On-Premise installations will strictly depend on their own email provider services, though iFastrack will automatically run an evaluation test on each receiver email address used, to determine if any failure statuses are returned (without actually sending an email, therefore protecting the SenderRep). This method is entirely a Pass or Fail process and will determine if it will proceed with transmitting the email. Failed tests are recorded then skipped.
*Sender Authentication - iFastrack Cloud Service:
Contact GG-One Software support (@ support@ggonesoftware.com) if you use our iFastrack Cloud Service, utilize sending your non-compliance letters via email and have not had your email service provider implement our “Sender Authentication” codes. This does not apply to iFastrack On-Premises users (iFastrack installed on your in-house computers).
An Overview of Email Authentication Protocols
Email authentication collectively refers to the open Internet standards that validate email senders.
*Protocols Available in iFastrack Cloud Service (Through User's Email Provider Implementation):
SPF (Sender Policy Framework) is the standard that pioneered the concept of domain-based email authentication.

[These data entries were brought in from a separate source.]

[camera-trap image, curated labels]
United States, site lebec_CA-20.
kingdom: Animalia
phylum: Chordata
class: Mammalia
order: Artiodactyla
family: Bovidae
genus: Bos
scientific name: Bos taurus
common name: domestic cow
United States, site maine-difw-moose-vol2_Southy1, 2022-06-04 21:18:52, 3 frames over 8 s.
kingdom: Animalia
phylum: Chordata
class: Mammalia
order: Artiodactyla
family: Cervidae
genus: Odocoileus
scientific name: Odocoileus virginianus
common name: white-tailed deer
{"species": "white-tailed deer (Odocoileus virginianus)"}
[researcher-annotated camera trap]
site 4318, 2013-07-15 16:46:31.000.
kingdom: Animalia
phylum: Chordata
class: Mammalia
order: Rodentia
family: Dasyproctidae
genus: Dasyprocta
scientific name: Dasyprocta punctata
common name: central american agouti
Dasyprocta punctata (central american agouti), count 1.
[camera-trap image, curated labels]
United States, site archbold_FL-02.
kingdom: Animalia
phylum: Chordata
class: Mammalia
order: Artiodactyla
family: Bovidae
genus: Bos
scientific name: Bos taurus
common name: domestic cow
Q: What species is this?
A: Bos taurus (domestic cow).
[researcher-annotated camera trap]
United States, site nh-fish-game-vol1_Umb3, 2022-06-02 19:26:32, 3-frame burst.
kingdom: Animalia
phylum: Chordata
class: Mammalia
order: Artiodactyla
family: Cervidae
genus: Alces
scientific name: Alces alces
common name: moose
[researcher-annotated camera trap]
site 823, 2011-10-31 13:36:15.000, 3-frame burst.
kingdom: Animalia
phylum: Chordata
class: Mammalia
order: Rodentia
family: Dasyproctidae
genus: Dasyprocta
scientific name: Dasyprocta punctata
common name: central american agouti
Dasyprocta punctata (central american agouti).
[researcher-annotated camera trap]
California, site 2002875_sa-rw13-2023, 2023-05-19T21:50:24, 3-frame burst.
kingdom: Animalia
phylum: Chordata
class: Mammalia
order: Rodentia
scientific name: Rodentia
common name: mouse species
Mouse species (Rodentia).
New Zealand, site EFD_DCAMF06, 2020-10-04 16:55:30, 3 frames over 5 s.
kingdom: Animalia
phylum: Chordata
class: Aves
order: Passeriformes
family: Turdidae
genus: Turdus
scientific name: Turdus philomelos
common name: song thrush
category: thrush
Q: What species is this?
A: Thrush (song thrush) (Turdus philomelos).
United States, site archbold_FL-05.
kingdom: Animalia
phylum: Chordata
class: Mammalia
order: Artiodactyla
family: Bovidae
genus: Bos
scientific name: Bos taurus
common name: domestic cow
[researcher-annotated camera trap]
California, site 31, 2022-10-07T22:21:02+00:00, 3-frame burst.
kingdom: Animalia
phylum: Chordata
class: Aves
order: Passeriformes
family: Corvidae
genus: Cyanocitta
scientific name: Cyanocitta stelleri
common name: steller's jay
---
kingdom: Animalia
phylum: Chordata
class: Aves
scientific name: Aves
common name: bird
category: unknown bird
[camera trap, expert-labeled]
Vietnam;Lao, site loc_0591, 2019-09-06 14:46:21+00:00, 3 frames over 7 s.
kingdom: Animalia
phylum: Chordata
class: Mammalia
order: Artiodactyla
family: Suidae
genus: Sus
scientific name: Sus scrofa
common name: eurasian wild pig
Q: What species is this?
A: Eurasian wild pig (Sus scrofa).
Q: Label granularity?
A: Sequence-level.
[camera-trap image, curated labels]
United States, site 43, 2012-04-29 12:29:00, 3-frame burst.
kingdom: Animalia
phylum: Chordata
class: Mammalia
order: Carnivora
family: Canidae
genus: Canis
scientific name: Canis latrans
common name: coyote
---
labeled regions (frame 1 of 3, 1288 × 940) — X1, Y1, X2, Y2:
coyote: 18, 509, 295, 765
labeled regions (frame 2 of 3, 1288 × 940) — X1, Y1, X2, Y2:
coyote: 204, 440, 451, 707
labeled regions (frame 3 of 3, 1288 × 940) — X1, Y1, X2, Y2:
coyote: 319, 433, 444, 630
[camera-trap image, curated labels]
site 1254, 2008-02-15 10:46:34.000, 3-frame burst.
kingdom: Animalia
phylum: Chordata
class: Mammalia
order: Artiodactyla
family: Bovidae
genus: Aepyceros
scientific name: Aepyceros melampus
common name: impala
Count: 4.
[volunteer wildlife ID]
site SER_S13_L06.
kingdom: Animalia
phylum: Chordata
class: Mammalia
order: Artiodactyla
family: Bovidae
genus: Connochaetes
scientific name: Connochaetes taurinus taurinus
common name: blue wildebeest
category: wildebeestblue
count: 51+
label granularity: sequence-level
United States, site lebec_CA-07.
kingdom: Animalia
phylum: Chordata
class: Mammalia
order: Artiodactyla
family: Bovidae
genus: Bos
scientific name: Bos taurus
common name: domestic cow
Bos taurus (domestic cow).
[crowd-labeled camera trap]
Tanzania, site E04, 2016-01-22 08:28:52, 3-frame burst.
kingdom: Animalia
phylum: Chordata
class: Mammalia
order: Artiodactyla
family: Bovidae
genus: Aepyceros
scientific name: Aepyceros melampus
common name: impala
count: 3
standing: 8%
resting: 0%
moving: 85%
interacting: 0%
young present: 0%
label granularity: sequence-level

SPF lets domain owners publish a list of approved IP addresses. If a mail server with an IP address that’s not on the list tries to send email using that domain, it won’t pass SPF authentication.
DKIM (DomainKeys Identified Mail) uses public-key cryptography to authenticate individual email messages. If the contents of the signed headers and message are not altered, the DKIM signature will still work. With proper implementation, DKIM ensures that messages are not tampered with in transit.
DMARC (Domain-based Message Authentication, Reporting and Conformance) builds on SPF and DKIM to stop exact-domain email spoofing by matching what is checked by SPF and DKIM with what the end-user actually sees—the “From” header field.
Additional Industry Authentication Protocols:
BIMI (Brand Indicators for Message Identification) allows brands to provide brand-specific imagery that appears alongside messages they send. However, In order to use BIMI, senders must be using DMARC with an enforcement policy.
ARC (Authenticated Received Chain) is a small percentage of messages that will still fail authentication after being forwarded or passed through a mailing list. This problem is addressed by implementing ARC. The Authenticated Received Chain protocol provides an authenticated “chain of custody” for a message. In simple terms: ARC allows receivers to make delivery decisions for email that has been complexly routed.